### Brief
In the mailing-list thread about random boost failures, how often does the intermittent boost failure occur?

### Text passage
**********

Re: [BUG] Random intermittent boost failures (Was Re: [BUG] TREE04..)

Joel Fernandes <joel@xxxxxxxxxxxxxxxxx> · Mon, 11 Sep 2023 12:18:16 -0400

On Mon, Sep 11, 2023 at 9:49 AM Paul E. McKenney <paulmck@xxxxxxxxxx> wrote:
>
> On Mon, Sep 11, 2023 at 01:17:30PM +0000, Joel Fernandes wrote:
> > On Mon, Sep 11, 2023 at 01:16:21AM -0700, Paul E. McKenney wrote:
> > > On Mon, Sep 11, 2023 at 02:27:25AM +0000, Joel Fernandes wrote:
> > > > On Sun, Sep 10, 2023 at 07:37:13PM -0400, Joel Fernandes wrote:
> > > > > On Sun, Sep 10, 2023 at 5:16 PM Paul E. McKenney <paulmck@xxxxxxxxxx> wrote:
> > > > > >
> > > > > > On Sun, Sep 10, 2023 at 08:14:45PM +0000, Joel Fernandes wrote:
> > > > > [...]
> > > > > > > >  I have been running into another intermittent one as well which
> > > > > > > > is the boost failure and that happens once in 10-15 runs or so.
> > > > > > > >
> > > > > > > > I was thinking of running the following configuration on an automated
> > > > > > > > regular basis to at least provide a better clue on the lucky run that
> > > > > > > > catches an issue. But then the issue is it would change timing enough
> > > > > > > > to maybe hide bugs. I could also make it submit logs automatically to
> > > > > > > > the list on such occurrences, but one step at a time and all that.  I
> > > > > > > > do need to add (hopefully less noisy) tick/timer related trace events.
> > > > > > > >
> > > > > > > > # Define the bootargs array
> > > > > > > > bootargs=(
[...]
> > > > > > > So some insight on this boost failure. Just before the boost failures are
> > > > > > > reported, I see the migration thread interferring with the rcu_preempt thread
> > > > > > > (aka GP kthread). See trace below. Of note is that the rcu_preempt thread is
> > > > > > > runnable while context switching, which means its execution is interferred.

**********

### Provided information
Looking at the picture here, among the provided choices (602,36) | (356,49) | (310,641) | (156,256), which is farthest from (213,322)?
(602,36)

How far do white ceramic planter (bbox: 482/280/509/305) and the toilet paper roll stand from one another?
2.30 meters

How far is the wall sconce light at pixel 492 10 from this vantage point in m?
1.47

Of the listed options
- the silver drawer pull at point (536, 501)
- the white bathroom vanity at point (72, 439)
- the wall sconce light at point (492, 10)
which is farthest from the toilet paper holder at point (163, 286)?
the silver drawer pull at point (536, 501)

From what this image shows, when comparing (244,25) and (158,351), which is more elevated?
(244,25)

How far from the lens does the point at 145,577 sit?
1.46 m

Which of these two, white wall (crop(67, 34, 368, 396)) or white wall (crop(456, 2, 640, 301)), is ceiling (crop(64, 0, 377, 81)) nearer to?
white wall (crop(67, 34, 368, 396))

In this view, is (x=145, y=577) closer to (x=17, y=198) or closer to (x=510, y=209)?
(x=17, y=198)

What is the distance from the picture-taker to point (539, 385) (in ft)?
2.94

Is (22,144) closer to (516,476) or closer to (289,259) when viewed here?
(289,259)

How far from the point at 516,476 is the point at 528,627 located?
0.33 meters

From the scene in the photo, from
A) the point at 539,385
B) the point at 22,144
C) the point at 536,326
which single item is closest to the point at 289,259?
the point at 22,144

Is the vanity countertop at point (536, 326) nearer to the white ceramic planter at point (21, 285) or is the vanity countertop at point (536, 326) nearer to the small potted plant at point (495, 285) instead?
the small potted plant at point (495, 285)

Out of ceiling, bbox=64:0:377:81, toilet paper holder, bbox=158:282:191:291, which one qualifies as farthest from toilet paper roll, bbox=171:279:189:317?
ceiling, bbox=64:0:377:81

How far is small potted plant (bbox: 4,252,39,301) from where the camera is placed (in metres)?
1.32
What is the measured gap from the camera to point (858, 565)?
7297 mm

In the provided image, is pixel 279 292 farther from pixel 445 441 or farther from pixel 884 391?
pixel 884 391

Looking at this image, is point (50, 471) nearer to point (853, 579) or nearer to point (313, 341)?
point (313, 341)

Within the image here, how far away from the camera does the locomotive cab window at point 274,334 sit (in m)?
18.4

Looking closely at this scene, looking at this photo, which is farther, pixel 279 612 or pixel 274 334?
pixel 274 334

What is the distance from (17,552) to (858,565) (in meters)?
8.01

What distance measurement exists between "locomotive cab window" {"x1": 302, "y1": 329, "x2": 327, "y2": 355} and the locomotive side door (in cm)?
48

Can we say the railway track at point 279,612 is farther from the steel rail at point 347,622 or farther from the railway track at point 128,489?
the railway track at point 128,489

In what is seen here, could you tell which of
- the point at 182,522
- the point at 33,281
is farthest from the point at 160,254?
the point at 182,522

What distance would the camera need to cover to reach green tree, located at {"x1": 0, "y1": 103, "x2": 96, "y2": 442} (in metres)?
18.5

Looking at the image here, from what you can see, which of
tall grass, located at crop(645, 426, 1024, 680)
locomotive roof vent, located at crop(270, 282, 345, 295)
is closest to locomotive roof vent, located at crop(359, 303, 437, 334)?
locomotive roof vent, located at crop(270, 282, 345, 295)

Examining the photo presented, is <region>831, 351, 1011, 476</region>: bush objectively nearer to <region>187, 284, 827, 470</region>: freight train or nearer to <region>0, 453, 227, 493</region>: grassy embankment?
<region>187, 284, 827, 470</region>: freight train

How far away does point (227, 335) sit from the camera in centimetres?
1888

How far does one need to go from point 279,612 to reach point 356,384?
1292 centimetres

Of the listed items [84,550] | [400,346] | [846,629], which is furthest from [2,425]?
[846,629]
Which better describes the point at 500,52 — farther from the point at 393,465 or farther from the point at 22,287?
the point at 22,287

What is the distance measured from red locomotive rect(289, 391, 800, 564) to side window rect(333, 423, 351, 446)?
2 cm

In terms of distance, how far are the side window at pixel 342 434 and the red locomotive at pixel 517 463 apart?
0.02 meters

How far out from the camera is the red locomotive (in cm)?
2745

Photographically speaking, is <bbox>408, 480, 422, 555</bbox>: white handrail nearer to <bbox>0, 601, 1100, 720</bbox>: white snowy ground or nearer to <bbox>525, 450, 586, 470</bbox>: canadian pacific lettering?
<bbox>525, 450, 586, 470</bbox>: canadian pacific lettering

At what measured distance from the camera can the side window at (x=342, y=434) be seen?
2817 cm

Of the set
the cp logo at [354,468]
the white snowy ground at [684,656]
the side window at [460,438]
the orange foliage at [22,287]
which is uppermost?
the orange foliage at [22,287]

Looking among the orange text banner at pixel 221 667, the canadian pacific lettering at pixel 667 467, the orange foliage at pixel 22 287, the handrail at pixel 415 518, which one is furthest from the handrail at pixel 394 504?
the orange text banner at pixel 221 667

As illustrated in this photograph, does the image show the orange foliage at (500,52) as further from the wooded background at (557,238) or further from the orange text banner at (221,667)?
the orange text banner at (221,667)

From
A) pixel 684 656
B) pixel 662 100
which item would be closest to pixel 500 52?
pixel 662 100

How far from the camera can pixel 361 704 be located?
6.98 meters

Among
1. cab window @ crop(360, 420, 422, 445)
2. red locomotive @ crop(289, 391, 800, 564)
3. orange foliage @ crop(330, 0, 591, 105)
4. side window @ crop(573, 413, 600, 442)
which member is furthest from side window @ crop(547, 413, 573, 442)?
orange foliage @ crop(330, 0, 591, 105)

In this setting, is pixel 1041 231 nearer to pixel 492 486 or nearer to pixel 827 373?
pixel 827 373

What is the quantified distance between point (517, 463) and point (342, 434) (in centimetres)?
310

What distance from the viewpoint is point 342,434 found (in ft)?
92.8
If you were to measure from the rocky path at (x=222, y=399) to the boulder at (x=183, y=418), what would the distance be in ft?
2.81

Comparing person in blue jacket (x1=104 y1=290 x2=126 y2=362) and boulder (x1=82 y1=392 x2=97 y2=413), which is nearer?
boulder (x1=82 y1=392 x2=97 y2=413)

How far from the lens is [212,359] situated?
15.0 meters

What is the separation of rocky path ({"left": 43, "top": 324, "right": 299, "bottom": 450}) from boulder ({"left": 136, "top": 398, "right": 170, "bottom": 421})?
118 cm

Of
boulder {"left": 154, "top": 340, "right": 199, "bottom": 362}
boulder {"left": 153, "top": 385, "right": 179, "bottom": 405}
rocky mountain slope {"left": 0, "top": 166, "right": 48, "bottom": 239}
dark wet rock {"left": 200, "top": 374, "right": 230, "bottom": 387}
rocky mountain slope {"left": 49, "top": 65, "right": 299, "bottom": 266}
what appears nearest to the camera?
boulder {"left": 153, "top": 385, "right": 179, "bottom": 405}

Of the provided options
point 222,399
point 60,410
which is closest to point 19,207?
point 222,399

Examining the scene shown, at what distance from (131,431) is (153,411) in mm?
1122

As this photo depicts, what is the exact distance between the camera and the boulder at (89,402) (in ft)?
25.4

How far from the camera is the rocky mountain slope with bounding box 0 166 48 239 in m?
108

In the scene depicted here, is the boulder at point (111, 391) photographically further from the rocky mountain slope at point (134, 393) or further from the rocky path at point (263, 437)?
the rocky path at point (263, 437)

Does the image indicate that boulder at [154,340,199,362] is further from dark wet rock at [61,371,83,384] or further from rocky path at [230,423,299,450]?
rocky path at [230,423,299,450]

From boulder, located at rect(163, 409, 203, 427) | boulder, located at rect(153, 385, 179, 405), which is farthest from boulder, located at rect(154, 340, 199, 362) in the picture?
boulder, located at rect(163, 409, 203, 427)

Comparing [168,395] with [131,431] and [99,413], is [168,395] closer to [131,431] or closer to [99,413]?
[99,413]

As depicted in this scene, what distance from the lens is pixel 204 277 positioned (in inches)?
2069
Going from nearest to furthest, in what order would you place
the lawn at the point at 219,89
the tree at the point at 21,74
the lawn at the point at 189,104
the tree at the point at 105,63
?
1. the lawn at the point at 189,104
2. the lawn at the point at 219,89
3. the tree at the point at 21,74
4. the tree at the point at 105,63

**********

### Exercise answer
Once in 10-15 runs or so.